Lionel Naccache, que sa présentation de l’émission « Parlez-vous cerveau ? » dans la matinale de France Inter à l’été 2017 a contribué à installer comme une des voix et un des visages des neurosciences en France aujourd’hui, nous semble ici un interlocuteur privilégié puisqu’il appelle lui-même régulièrement à un tel dialogue. Son abord de la question des liens possibles (et de leurs conditions) entre philosophie et neurosciences peut être saisi en prenant appui sur trois de ses articles6 (2008 ; 2014a ; 2014b), qui seront ici abordés par ordre chronologique de parution car celui-ci semble être aussi celui du cheminement logique au terme duquel il aboutit à la conclusion que « la philosophie et les sciences humaines trouveraient un intérêt à s’acoquiner avec les neurosciences » (2014b, p. 20). 

Soucieux de repérer d’abord les obstacles à un tel projet, Naccache identifie trois motifs de « neuro-résistances » (2008, p. 154), qu’il détaille successivement en donnant à chaque fois les arguments qu’il pense, en tant que « neuroscientifique citoyen » (p. 155), pouvoir y opposer.

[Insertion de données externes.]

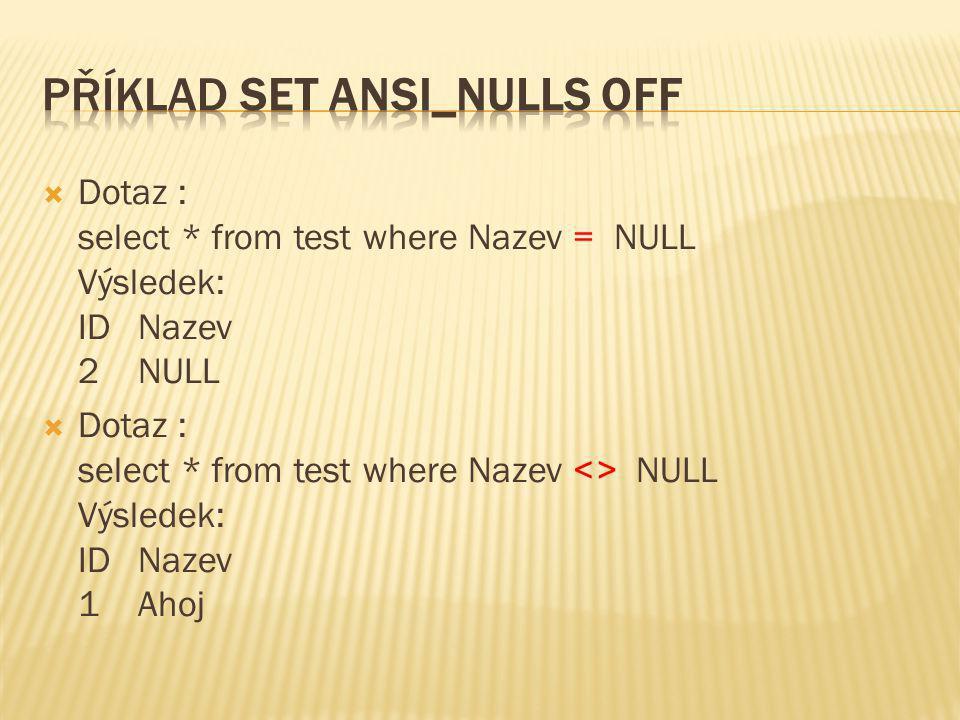 Příklad SET ANSI_NULLS OFF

Le premier motif serait une « suspicion de scientisme » (p. 155) et une crainte envers « un aveuglement guidé par l’idéologie archiréductionniste qui a habillé les scientismes précédents » (p. 155) et leurs « conséquences sociales et éthiques plus néfastes » (ibid.). Naccache y oppose tout d’abord le fait que c’est précisément la capacité des individus à penser par eux-mêmes les enjeux que soulèvent les progrès des neurosciences et la possibilité que le monde contemporain leur offre de le faire qui constitue le meilleur garde-fou de telles dérives : « Une attention de citoyen tournée vers les échos des réseaux scientifiques fortement interconnectés me semble garantir ici une certaine sécurité » (p. 156). Il précise également que la perspective des neurosciences n’est aucunement la réduction de l’esprit à la causalité biologique : « Les cerveaux humains sont des systèmes biologiques d’une extrême complexité, dotés certes de leur histoire génétique, mais également de leur histoire d’individus uniques, et ils sont en interaction permanente avec leurs congénères et le reste de leur environnement » (p. 157).

Le deuxième motif de résistance est pour Naccache « une vive inquiétude qui provient d’un fond humaniste » (ibid.). Il procéderait d’une méfiance envers un risque d’objectivation de l’esprit humain « au détriment de notre statut originaire de sujet qui fondait jusqu’alors notre rapport à autrui et au monde » (ibid.), ce rapport originaire étant lié au sensible. Naccache remarque que le fait de voir des êtres « tenter de penser comment ils pensent, tenter d’imaginer comment ils imaginent » (p. 158) est au contraire un signe de la subtilité spécifique de l’esprit humain, le seul à même de comprendre à quel point nos « prises de décisions les plus raisonnées et stratégiques dépendent de manière étroite de notre capacité à éprouver des sentiments et à ressentir des émotions » (p. 159).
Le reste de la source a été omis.